• [課題]:
退職金制度のない企業の比率を扱った文書抜粋を、最後の文の後から書き継ぐこと。

退職金なし、つまり退職金制度がない企業の比率は厚生労働省の「平成30年就労条件総合調査」によると19.5%となっています(退職金制度がある企業は80.5%)。約20%、約5分の1の企業では退職金制度がないことになります(常用労働者が30人以上の民営企業)。

厚生労働省「就労条件総合調査」は常用労働者が30人以上の民営企業が調査対象となっていて、「平成30年就労条件総合調査」は2018年1月1日時点の状況が調査されています。

5年前と比較して退職金制度がない企業の比率はやや減少増加

ちなみに、5年前(平成25年就労条件総合調査・2013年1月1日時点調査)では退職金制度がない企業は24.5%となっています(退職金制度がある企業は75.5%)。

平成27年調査から調査対象企業の定義が変更になっているため、平成25年調査と同じ定義で集計した平成30年調査の退職金制度がない企業の結果は22.2%(退職金制度がある企業は77.8%)なので、退職金制度がない企業の比率はやや減少したことになります。

退職金制度は、一般的に充実させると労働者の募集で有利になるため、企業に余裕があり、人手が欲しい場合には、充実する傾向があります。そのため、近年は退職金制度を充実させる企業が少し出てきたということになります。

逆に、経済環境が厳しくなって企業のゆとりがなくなっていくと、退職金なしの企業が増えていく可能性があります。

企業規模が小さいほど退職金なしの傾向

企業の規模別にみると、退職金制度がない企業の比率は従業員1,000人以上が7.7%、300~999人が8.2%、100~299人が15.1%、30~99人が22.4%と規模が小さくなるほど増えていることが分かります。逆に退職金制度がある企業の比率は従業員1,000人以上が92.3%、300~999人が91.8%、100~299人が84.9%、30~99人が77.6%となります。

• [提供情報]:
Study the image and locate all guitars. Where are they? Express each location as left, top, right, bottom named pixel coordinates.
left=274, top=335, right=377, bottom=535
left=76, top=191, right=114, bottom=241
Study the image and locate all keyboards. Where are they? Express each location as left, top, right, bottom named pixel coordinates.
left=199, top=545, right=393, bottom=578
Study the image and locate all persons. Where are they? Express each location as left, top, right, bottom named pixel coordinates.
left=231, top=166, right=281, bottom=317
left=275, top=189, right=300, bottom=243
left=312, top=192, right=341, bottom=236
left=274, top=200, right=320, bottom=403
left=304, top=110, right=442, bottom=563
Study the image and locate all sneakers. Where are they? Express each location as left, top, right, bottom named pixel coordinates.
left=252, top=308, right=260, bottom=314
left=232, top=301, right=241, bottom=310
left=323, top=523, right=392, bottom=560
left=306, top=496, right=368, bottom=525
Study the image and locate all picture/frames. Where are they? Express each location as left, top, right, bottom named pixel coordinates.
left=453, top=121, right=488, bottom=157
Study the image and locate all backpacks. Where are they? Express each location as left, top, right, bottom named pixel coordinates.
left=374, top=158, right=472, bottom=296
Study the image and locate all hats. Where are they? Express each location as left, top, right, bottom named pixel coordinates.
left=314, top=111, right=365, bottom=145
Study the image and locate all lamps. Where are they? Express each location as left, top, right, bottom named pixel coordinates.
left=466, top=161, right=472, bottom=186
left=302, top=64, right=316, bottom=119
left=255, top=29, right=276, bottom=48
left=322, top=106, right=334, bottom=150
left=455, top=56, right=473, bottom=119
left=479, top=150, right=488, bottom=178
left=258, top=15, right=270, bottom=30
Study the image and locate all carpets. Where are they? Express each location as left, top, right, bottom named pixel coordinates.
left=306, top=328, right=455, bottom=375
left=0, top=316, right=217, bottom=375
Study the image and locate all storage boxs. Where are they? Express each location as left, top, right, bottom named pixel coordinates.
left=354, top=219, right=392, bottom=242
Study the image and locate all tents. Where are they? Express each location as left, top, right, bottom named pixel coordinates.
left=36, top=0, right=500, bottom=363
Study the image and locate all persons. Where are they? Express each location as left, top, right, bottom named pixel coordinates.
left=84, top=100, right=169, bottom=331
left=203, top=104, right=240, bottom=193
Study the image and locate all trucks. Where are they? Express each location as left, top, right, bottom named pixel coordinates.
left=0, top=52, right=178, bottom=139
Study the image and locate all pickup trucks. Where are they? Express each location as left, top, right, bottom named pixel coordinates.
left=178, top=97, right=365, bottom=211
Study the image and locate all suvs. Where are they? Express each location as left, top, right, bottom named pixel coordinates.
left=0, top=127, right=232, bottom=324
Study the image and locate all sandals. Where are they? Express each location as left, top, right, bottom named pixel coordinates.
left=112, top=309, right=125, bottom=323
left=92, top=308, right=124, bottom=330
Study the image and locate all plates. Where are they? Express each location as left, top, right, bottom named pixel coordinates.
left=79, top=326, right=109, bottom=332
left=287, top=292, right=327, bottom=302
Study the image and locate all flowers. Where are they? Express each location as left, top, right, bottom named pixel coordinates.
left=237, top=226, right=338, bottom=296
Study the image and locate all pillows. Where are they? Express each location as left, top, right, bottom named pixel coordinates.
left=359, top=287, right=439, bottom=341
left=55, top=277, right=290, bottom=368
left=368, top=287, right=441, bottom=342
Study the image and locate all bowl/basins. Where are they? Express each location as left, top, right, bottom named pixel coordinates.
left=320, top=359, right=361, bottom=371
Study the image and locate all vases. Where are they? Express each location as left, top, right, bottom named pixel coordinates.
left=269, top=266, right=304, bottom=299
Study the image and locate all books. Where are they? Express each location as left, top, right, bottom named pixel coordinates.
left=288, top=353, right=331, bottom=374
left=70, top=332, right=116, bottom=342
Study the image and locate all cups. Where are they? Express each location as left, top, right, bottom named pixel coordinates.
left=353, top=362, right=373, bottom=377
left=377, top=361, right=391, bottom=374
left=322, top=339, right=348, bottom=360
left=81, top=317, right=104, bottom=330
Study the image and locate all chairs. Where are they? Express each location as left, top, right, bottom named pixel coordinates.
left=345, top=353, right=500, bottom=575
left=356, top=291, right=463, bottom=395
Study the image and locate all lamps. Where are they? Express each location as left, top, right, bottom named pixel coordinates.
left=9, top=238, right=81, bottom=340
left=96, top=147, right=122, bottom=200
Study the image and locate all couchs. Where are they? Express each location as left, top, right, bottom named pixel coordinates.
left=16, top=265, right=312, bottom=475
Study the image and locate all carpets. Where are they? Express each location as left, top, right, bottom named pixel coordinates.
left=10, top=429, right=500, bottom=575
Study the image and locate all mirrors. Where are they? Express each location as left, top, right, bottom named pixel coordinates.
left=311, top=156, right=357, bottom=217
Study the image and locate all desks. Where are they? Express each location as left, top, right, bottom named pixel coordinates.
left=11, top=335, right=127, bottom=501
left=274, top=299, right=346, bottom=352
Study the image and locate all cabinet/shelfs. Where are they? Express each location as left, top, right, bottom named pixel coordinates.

• [回答]:
実際には、常用労働者が30未満の企業も多く、規模が小さくなるほど退職金なしの場合が増えると推測されるので、更に規模が小さい企業を含めると退職金制度がない企業の比率は大きくなると考えられます。

退職金制度がない企業の比率(2018年)
企業規模退職金制度なし
合計19.5%
1,000人以上7.7%
300~999人8.2%
100~299人15.1%
30~99人22.4%

(出典)厚生労働省「平成30年就労条件総合調査」

会社は退職金を支給する義務はない

退職金の支給は義務ではありません。退職金制度がないこと自体には何の問題もありません。退職金を一切支給しなくても会社の自由です。退職金を払うか払わないかということは、労働の対価をどのように払うかという問題なので、会社側の考え次第なのです。

退職金の支給ルールは就業規則に定められる

労働基準法では、退職金を支給するルールを定める場合には、支給する労働者の範囲、計算方法、支払い時期などを就業規則に記載することが求められています。一度退職金のルールが定められると、労働者の不利になるような変更は簡単にはできなくなります。

退職金がない会社に勤めることをどう考えるか

退職金の制度がない会社は勤め先としてどうでしょうか。単に退職金の制度がないというだけでダメな会社という訳ではありません。退職金の制度がない場合には大きく分けて2つの場合があり、単に待遇が悪いから退職金がない場合と、給料・賞与を多めにしているため退職金がない場合があります。

退職金としてもらうか給与として毎月もらうか

実は退職金のありなしよりも、働くことで得る毎月の給料、賞与、退職金、その他福利厚生でもらえるお金が合計でいくらなのかということが重要になります。会社によっては退職金がない代わりに毎月の給料を多めに支払っているかもしれませんし、毎月の給料が少ない代わりに退職金が多く出るということもありえます。

退職金は退職の時の後払いなので不確実な部分も

退職金は賃金の後払いのような性質がありますが、会社に勤めて退職する時点でもらうというところに注意すべき部分があります。例えば、退職金は経営不振などで企業が倒産してしまうと予定した金額がもらえなくなってしまう場合があります。

また、転職などによって中途退職した場合にはもらえる金額が少なくなることが多いですが、定年まで働くつもりだったのに何らかの理由で途中退職をする可能性もあります。病気やけがなどで働けなくなった場合、家族の都合で引っ越しをする場合、職場の人間関係のトラブルなどから職場に居辛くなってしまった場合など、気が変わって中途退職をする可能性がないとは言えません。

退職金制度は転職を考える人には不利な場合が多い

退職金制度がある会社は、転職を考えている人にとっては不利な部分が多いです。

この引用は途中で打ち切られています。